もっとも、桜花はそれでも春秋との交流が好きなのか積極的に話を振ってくるが。
「わかっています。……でも、この島を守る身として、契約が終わった後のことも考えないといけませんので」
「カムイの技術協力はしてやっただろう。あとはお前らで頑張れ」
「……はい」
まるでこれ以上協力するつもりがないような物言い。
だが桜花はわかっている。こうは言っても、何かしらのメリットがあれば春秋はそれに見合うことを返してくれる。

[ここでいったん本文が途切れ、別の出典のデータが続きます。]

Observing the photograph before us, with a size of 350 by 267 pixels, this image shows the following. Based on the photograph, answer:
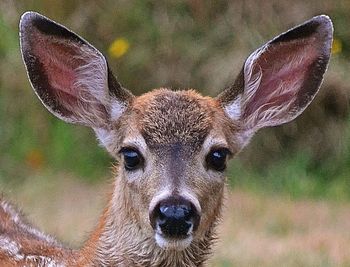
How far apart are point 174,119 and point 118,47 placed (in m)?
Result: 7.04

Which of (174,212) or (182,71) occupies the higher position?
(174,212)

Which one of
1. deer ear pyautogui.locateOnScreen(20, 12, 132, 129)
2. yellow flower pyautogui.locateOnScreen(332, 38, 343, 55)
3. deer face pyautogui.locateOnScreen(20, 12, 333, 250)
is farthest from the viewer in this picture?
yellow flower pyautogui.locateOnScreen(332, 38, 343, 55)

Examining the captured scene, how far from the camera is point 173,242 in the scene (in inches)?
269

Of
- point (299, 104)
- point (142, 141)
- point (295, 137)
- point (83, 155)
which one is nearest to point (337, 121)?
point (295, 137)

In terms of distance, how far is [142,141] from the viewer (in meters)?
7.10

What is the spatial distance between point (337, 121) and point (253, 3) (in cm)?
155

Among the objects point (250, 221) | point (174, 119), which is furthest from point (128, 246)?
point (250, 221)

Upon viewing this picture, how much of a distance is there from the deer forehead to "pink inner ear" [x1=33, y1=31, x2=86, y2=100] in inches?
18.4

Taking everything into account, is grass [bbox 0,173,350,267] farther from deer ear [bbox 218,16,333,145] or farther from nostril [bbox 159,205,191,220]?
nostril [bbox 159,205,191,220]

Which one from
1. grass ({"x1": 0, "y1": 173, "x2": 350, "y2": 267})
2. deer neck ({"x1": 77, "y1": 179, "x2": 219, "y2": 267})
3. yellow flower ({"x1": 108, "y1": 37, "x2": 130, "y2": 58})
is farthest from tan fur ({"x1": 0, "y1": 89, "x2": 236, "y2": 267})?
yellow flower ({"x1": 108, "y1": 37, "x2": 130, "y2": 58})

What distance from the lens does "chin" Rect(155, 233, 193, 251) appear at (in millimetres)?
6820

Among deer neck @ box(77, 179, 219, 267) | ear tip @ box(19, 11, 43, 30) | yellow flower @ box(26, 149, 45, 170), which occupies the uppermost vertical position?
ear tip @ box(19, 11, 43, 30)

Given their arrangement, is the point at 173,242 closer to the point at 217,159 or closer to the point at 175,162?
the point at 175,162

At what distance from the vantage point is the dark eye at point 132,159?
23.3ft
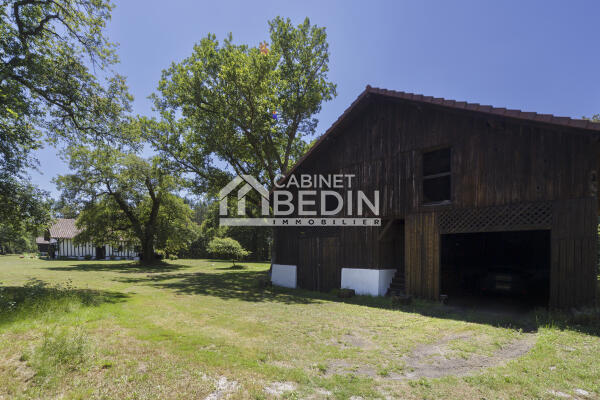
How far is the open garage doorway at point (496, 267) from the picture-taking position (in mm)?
13166

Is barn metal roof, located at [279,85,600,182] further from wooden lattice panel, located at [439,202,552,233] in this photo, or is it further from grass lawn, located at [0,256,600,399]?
grass lawn, located at [0,256,600,399]

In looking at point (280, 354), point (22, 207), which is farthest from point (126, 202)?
point (280, 354)

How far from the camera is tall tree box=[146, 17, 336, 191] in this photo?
18359 mm

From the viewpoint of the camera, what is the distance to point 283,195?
666 inches

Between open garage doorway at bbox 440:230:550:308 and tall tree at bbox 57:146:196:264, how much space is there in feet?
77.6

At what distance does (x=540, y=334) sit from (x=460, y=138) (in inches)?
242

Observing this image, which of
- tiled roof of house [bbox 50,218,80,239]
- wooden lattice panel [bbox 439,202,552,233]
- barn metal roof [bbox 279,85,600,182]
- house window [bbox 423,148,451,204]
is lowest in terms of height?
tiled roof of house [bbox 50,218,80,239]

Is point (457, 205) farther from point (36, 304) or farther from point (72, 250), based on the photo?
point (72, 250)

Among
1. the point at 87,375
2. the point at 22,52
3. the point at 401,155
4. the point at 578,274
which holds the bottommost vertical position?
the point at 87,375

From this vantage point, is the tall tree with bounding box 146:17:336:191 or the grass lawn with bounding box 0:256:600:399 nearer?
the grass lawn with bounding box 0:256:600:399

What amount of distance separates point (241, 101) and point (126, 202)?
19.8 m

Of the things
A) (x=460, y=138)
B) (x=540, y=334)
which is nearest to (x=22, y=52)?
(x=460, y=138)

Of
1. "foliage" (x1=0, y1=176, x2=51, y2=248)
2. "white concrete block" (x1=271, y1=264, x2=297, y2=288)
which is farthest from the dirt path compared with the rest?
"foliage" (x1=0, y1=176, x2=51, y2=248)

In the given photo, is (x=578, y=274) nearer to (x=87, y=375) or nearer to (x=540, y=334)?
(x=540, y=334)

口調も態度もそっけないが、義理堅いのだ。1に対してしっかり1以上を返してくる。
要するに。
「春秋さんって、ツンデレですよね」
「なんだそれは」
「なんでもありません」
桜花の言葉の意味こそわからないが、侮辱なわけではないことは理解した。
本を置き、箸を手に取る。
ひとまずは昼食を取ることにしよう。そう決めた春秋は黙々と食事を始めるのであった。